Easy Stack Problem - Valid Parentheses

I always wanted to explain people how my thought process works when it comes to solving a problem. People around me interested to hear how I tackle a particular question, especially when it involves math or programming logic. So i decided to blog on DSA questions that i solve. In this post i will be discussing the solution of an easy question in leetcode , which is a question based on stack.

Here’s the question

Below is a test case for false

Example 3 : 
Input s = "( { } ]"
Output: false

when considering the order of parentheses in above test case there are 2 opening parentheses followed by 2 ending parentheses ,(p.s. - positioning started from index 1) so there in the 3rd position “ } “ is the closing of “ { “ in the 2nd position and that’s ok for what we are expecting to be true . but in the 4th position there is “ ] “ which is supposed to be the closing bracket of “ ( “ in the first position so that’s a mismatch and condition false .
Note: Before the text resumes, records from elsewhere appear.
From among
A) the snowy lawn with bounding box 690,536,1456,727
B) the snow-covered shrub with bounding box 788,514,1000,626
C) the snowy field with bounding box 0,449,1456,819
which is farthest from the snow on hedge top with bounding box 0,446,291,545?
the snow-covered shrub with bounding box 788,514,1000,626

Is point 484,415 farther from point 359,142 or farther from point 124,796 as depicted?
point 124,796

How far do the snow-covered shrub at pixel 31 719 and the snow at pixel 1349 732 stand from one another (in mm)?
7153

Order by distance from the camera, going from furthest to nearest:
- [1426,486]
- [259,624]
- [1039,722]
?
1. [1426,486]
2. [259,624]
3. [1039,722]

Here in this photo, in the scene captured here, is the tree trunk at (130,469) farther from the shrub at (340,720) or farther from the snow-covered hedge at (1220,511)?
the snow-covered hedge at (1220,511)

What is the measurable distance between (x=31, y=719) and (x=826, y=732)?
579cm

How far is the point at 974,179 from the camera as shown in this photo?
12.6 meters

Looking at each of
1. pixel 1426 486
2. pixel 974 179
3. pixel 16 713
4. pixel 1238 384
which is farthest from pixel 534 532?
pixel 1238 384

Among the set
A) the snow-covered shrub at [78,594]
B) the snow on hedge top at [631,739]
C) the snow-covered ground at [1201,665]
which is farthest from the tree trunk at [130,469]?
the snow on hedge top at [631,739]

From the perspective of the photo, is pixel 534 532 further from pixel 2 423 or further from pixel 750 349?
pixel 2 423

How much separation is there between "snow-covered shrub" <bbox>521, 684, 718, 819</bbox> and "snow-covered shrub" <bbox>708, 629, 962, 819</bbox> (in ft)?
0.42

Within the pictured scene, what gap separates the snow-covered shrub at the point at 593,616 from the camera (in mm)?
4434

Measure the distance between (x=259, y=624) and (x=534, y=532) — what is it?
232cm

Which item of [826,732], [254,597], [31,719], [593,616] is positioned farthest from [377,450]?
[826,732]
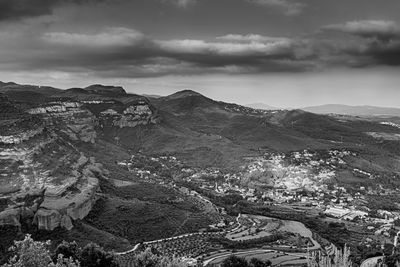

The strategy is pretty simple , we’ll loop through each character in the string and if it is one of the starting parentheses we have give ( or { or [ we will store its corresponding closing bracket ) or } or ] in the stack and when we are done with opening bracket we’ll compare the remaining closing bracket that they will match the sequence of expected closing bracket stored in the stack.But why stack ? As you know stack uses Last In First Out (LIFO) method , in the stack there will be the closing bracket of most recent opening bracket we encountered while looping through the string , so it will be easy to match that the closing bracket are in correct order corresponding to opening bracket.

Solution :-

import java.util.Stack;

public class Solution {
    public boolean isValid(String s) {
        Stack<Character> stack = new Stack<>();
        int i = 0;

        while (i < s.length()) {
            char c = s.charAt(i); 

            if (c == '(') {
                stack.push(')');
            } else if (c == '{') {
                stack.push('}');
            } else if (c == '[') {
                stack.push(']');
            } else {
                if (stack.isEmpty() || stack.pop() != c) {
                    return false;
                }
            }

            i++;
        }

        return stack.isEmpty();
    }
}

Now we can test with an example test case manually to make sure this solution works

Input - "({[]})"

There are 6 characters in the given string , so the loop will iterate for 6 times.

Iteration 1 - '('

• opening bracket so push its matching closing bracket ')'

• Stack [')']

teration 2: '{'

• opening bracket push '}'

• Stack [')', '}']

Iteration 3: '['

• opening bracket push ']'

• Stack [')', '}', ']'

Iteration 4: ']'

• closing bracket pop from stack and check if it matches

• Stack top = ']' Matches so Continue

• Stack [')', '}']

Iteration 5: '}'

• closing bracket pop from stack and check if it matches

• Stack top = '}' Matches , Continue iteration

• Stack [')']

Iteration 6: ')'

• closing bracket pop from stack and check if it matches

• Stack top = ')' Matches Continue

• Stack becomes: []

Now that all iterations are done and the loop completed, also the stack is empty. Since stack.isEmpty() returns true, it means the given string of parentheses is in a valid order.